QUESTIONS ON THE MATERIAL:
1) List the usernames of everyone who wrote a reply in the wolf creature forum thread, leaving out the member who started it and anyone whose post has no message text.
2) Extend the wolf creature forum thread from the point where it stops.

TEXT SECTION:
Segment Open

# wolf creature progress



## THeme ssaGE (Jul 16, 2006)

Heres a wolf creature I'm working on. I bought the fur for under 10 bucks or something at a fabric store. Hah its funny...the sweet old ladys in there are like "soooo, um, what are you making?" And of course I say "oh, Im making a prop....a wolf prop." Something deep inside me just wants to mess around and be like "oh its for sexual purposes", or like "Oh, Im making a fur coat for myself."

Anyways, here he is so far, or she I guess-no real gender to any of my props










i fixed the pvc figure to this retired ramp I have. It was a good ramp but has become a little too rickety for the show.









Starting to glue the fur onto chicken wire body


----------



## Ugly Joe (Jul 13, 2006)

Hey!! That looks pretty damn cool...

I've never really considered fur for an outside prop...are you going to keep it inside most of the time?


----------



## ScareFX (Aug 18, 2004)

I like it! Keep the pics coming.


----------



## grapegrl (Jan 3, 2006)

Awesome pose...can't wait to see the finished product!


----------



## THeme ssaGE (Jul 16, 2006)

Ya it will be probably be inside. I dont see why it wouldnt hold up outside though. Yesterday morning it got wet from the sprinklers but was fine. Thanks for the encouragement...its motivating.


----------



## Front Yard Fright (Dec 23, 2005)

that is really neat!
i wish i was good at making body figures, i made a frame for my monster mud guy and it looked horrible!
i've tore the damn thing apart 2 times already!
maybe i'll use pvc pipe next time i decide to make him.
ANYWAYS, great work.
what are you going to use for a head?
are you going to make one?


----------



## turtle2778 (Jul 9, 2006)

WOW, you do an excellent job with the frames and chicken wire. keep up the good work.


----------



## otherworldly (Jul 25, 2006)

That's looking great! I plan a werewolf at some point myself - will watch your progress with interest!


----------



## DeathTouch (Sep 6, 2005)

Segment Closed

GIVEN ENTRIES:

Segment Open

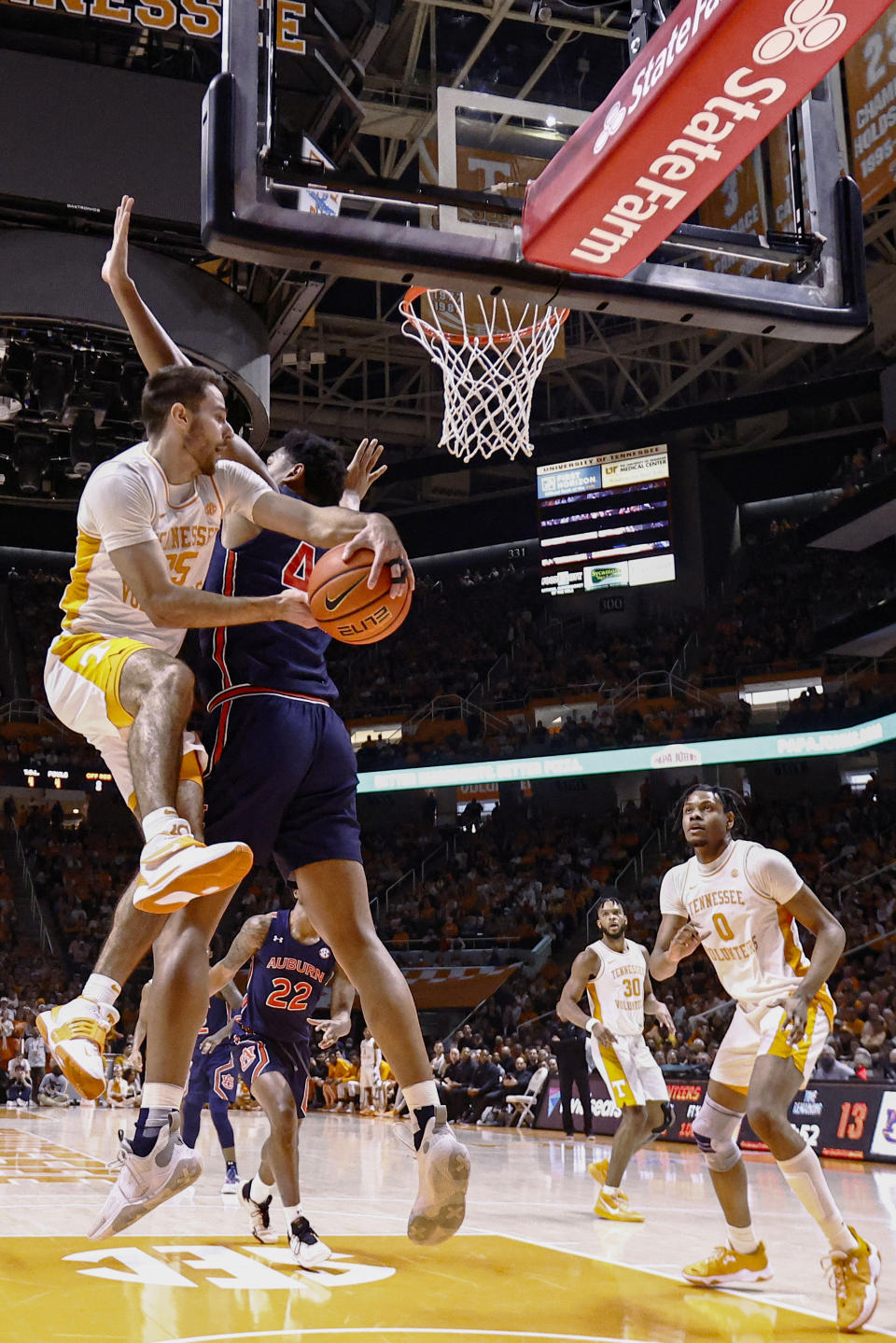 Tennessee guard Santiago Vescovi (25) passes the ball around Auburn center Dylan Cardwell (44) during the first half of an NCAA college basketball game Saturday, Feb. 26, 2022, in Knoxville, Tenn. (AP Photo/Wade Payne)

Segment Closed
Segment Open

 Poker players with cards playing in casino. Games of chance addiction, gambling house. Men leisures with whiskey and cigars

Segment Closed

OUTPUTS BY TASK:
1) Ugly Joe, ScareFX, grapegrl, Front Yard Fright, turtle2778, otherworldly

2)
Love it!


----------



## THeme ssaGE (Jul 16, 2006)

You know what ya I dont know what else to do to this hair ball. I tried putting some ears on him but...eh didnt look that great. I started making the head by attatching a chicken wire head form to the pvc neck with a zip tie. Then I used fur here and there on the head. I used zip ties to fix the zip ties to the pvc rists. Lastly I touched up the face with some paint. Any suggestions how to make him better? Thanks for the comments. GrimVisions website and how to's really helped me in making forms with pvc/chicken wire/wood...So thanks to him.


----------



## Torgen (May 25, 2006)

He looks like a wood creature, a Sasquatch or something! Very cool! If you want him to look more werewolf-ish, he needs a snout. I kinda like him this way more, though. He's original.


----------



## THeme ssaGE (Jul 16, 2006)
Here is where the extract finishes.